The Green Man – symbol of rebirth
The Green Man is represented in many cultures throughout the world as a head made of foliage. he is also known as the ‘Man in the Tree’, ‘Derg Corra, Viridios’ and ‘Jack o’ the Green’.
He relates to Celtic culture and can still be seen today on architecture around Ireland and Britain, usually on religious buildings.
A symbol of rebirth
The Green Man represents the lushness of flourishing vegetation and the coming of spring and summer and is a symbol of rebirth and possibly the co-dependence between nature and man.
He appears as many characters in different mythologies. Since plants and vegetation are vital to life on earth, it makes sense that nearly every culture would have a deity devoted to it. In Celtic mythology he could be related to both Cernunnos, the horned god and Viridios the male god of verdure.
Some historians believe that the human head was of particular importance to the Celts as it was container of the soul.
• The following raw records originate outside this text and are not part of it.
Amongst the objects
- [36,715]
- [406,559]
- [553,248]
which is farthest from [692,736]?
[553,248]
In fact the Celts were known for taking heads as trophies in battle and heads appear frequently in Celtic art.
Vegetation is significant in Celtic culture
Celtic and Druid culture also revolves around trees and vegetation, so a symbol representing a head of foliage would have been particularly significant to the ancient Celts even if its origins lie elsewhere.
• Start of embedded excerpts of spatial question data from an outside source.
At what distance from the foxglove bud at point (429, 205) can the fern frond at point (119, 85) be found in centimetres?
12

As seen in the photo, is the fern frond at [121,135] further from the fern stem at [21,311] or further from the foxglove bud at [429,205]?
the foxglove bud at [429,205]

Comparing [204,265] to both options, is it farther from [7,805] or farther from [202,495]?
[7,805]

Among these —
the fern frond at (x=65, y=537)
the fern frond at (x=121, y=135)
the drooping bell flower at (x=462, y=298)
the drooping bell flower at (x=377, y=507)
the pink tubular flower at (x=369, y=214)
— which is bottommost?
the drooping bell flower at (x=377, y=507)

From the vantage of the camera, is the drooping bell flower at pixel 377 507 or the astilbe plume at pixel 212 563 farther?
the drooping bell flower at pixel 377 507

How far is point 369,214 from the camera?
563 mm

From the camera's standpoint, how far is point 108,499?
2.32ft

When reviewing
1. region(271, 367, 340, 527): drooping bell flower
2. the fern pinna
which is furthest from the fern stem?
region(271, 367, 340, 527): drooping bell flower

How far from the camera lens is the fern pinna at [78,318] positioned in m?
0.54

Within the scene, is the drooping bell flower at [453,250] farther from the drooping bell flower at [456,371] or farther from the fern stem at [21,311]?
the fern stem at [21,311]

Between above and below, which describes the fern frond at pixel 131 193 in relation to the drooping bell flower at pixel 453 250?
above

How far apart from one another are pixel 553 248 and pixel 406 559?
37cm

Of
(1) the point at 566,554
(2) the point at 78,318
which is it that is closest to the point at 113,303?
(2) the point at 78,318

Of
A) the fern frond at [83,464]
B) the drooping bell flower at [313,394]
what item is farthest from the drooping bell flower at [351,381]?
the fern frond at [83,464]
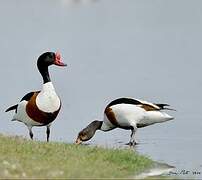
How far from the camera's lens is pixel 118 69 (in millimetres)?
28250

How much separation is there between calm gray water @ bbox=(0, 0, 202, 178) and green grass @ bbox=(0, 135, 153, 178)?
3.87ft

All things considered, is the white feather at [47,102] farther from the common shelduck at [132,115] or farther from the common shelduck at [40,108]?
the common shelduck at [132,115]

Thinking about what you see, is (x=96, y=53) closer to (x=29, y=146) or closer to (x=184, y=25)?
(x=184, y=25)

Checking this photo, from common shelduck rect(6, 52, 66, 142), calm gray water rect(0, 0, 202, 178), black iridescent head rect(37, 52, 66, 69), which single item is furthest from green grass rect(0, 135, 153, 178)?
black iridescent head rect(37, 52, 66, 69)

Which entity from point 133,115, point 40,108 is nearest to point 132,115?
point 133,115

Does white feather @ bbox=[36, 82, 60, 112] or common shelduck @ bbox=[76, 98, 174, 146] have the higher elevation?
white feather @ bbox=[36, 82, 60, 112]

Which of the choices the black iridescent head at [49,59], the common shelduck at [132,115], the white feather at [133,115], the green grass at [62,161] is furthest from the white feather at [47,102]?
the green grass at [62,161]

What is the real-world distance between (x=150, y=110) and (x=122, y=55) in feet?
56.7

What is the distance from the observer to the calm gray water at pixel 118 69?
55.5 feet

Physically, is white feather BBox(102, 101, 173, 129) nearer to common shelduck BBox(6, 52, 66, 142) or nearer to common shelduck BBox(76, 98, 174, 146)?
common shelduck BBox(76, 98, 174, 146)

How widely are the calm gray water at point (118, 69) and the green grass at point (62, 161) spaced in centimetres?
118

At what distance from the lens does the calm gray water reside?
1691 cm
In modern times The Green Man is associated with environmental issues and has been used as a logo for environmentally-conscious, sustainable businesses such as eco-homes, landscaping and renewable energy. There are also several music and nature festivals named after The Green Man, which combine music, art and folklore with the improvement of the environment.
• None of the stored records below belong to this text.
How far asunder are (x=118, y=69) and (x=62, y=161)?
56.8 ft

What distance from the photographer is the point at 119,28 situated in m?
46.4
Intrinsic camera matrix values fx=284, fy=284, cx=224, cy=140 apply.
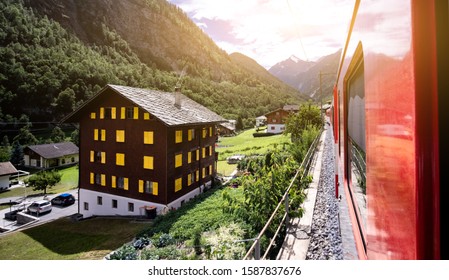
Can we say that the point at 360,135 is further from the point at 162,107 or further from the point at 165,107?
the point at 165,107

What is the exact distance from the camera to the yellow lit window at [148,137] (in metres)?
15.4

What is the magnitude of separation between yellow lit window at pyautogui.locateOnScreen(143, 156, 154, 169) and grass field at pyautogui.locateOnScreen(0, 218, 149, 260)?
10.0 feet

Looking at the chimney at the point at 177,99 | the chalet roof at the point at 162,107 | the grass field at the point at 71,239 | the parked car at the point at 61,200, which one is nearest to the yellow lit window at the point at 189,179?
the chalet roof at the point at 162,107

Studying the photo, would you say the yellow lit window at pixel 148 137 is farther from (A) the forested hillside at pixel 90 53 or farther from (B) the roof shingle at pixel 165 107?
(A) the forested hillside at pixel 90 53

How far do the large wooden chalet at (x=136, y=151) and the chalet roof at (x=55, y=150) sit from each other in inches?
508

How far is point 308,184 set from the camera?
284 inches

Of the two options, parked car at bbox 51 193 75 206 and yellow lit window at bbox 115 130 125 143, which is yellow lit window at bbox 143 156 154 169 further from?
parked car at bbox 51 193 75 206

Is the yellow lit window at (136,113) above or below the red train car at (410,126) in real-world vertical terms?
above

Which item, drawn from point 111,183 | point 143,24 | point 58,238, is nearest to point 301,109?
point 143,24

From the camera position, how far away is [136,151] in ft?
52.8

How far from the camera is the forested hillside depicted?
755 inches

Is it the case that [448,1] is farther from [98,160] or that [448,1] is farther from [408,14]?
[98,160]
The harp – national emblem of Ireland
The harp is one of the oldest musical instruments in the world and also the national emblem of Ireland.
It is believed the harp was introduced to pre-Christian Europe by the Phoenicians who brought it over from Egypt as one of their international trading goods. The oldest surviving Celtic harps date back to the 15th century but the music of the harp has been an important emblem to Ireland since the 10th century.
Spirit of the country
In the days of the old chieftains harpists were held in high regard. Stories were often told to the music of the harp and it encompassed the spirit of the country. Harpists used to travel the country of Ireland performing their folk songs and stories for the public.
The most famous of these was the blind harpist, Turlough O’Carolan. His compositions are still popular today through the work of groups like The Chieftains and Planxty.
Farewell to Music and Concerto performed by Triona Marshall from the Chieftains
The harp was a seen as a threat to the British
In the 16th century the music of the harp was seen as such a threat that The British Crown attempted to crush the Irish Spirit by ordering all harps to be burnt and all harpists executed. It was almost 200 years before the music of the harp was freely enjoyed in Ireland once again.
In 1792, a festival was set up in an attempt to bring back the almost extinct tradition of the harp. Only 10 harpists attended. A young organist named Edward Bunting was hired to notate the harp music at the festival.
Most of the music was lost forever
Bunting’s transcripts are the oldest records of traditional Celtic harp music in existence as it was the tradition to hand down the music orally through the generations. Sadly, with the harp being banned for so long, most of the music was lost.
Today the image of the harp as a national symbol of Ireland is almost as well recognised as the shamrock. It appears on the Irish Euro coins and is the logo for Guinness, considered by many to be Ireland’s national drink.